- Born: John Avery Leon Labow November 28, 1942 Timmins, Ontario, Canada
- Died: December 11, 2017 (aged 75) Calgary, Alberta, Canada
- Education: University College, Toronto
- Occupations: documentary filmmaker and producer

= John Labow =

Canadian film and television producer

John Avery Leon Labow (November 28, 1942 – December 11, 2017) was a Canadian film and television producer, most noted as a producer of documentaries for TVOntario.

Born in Timmins, Ontario, Labow was educated at University College, University of Toronto. His artistic endeavours during this era included performing as a folk music duo with Bram Morrison, and acting in local and regional theatre productions and the 1965 student-produced film Winter Kept Us Warm. He was then one of the producers of The Offering, the second feature film by Winter Kept Us Warm director David Secter.

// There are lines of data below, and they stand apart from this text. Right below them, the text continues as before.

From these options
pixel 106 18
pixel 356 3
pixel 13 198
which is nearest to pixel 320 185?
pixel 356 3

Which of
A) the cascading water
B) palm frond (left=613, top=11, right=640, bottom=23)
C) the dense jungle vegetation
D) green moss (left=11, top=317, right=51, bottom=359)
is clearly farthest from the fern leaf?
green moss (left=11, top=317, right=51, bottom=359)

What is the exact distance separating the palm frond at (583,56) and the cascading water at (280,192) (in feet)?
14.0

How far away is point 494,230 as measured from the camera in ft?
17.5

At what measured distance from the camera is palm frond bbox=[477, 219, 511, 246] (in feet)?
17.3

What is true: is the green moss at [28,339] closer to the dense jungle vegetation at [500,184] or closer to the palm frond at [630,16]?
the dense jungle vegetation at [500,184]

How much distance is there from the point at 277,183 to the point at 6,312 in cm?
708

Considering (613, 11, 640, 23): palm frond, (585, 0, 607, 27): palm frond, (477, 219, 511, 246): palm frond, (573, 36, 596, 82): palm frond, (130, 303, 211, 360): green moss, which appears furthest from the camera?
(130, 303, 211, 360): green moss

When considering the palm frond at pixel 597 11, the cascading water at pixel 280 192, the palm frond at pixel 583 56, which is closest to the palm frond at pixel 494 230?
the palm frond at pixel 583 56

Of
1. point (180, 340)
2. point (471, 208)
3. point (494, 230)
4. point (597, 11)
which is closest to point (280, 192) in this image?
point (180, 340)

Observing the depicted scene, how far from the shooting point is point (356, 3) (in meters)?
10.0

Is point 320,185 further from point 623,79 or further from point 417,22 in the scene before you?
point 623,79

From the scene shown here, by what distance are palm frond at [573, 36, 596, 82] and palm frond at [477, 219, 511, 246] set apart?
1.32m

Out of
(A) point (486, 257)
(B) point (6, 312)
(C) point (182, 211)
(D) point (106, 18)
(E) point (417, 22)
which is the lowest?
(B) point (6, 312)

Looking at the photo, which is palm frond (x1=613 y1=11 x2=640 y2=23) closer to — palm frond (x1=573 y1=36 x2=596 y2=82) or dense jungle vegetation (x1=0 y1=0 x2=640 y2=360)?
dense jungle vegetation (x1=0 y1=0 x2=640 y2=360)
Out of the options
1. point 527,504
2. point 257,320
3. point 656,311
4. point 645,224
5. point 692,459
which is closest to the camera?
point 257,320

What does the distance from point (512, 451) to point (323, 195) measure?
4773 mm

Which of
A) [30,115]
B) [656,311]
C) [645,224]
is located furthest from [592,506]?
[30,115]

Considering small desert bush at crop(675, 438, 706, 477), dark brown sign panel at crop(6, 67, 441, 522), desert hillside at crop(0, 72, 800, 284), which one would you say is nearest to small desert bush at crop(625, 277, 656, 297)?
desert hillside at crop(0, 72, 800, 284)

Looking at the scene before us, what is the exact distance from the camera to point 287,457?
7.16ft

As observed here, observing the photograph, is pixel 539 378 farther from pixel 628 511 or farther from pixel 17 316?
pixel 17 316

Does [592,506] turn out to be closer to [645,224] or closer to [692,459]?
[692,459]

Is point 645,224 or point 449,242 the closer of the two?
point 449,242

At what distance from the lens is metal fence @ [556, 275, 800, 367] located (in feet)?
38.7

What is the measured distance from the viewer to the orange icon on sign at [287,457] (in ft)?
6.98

Following his graduation he worked for the Canadian Broadcasting Corporation, before joining the nascent TVOntario in the early 1970s as one of its founding producers. For TVOntario he produced a significant number of documentary films and series, most notably the Planet Africa series about contemporary African culture. He later left TVOntario to launch his own independent production company, Videolink, and in the early 2000s he moved to Calgary, Alberta, where he launched another new company, Agora Productions. As an independent producer, he primarily concentrated on television specials for musical performers such as Anne Murray, Perry Como and the Toronto Symphony Orchestra; he also worked as a casting director through his independent firm Canadian Casting Centre.

He died on December 11, 2017, in Calgary, at age 75.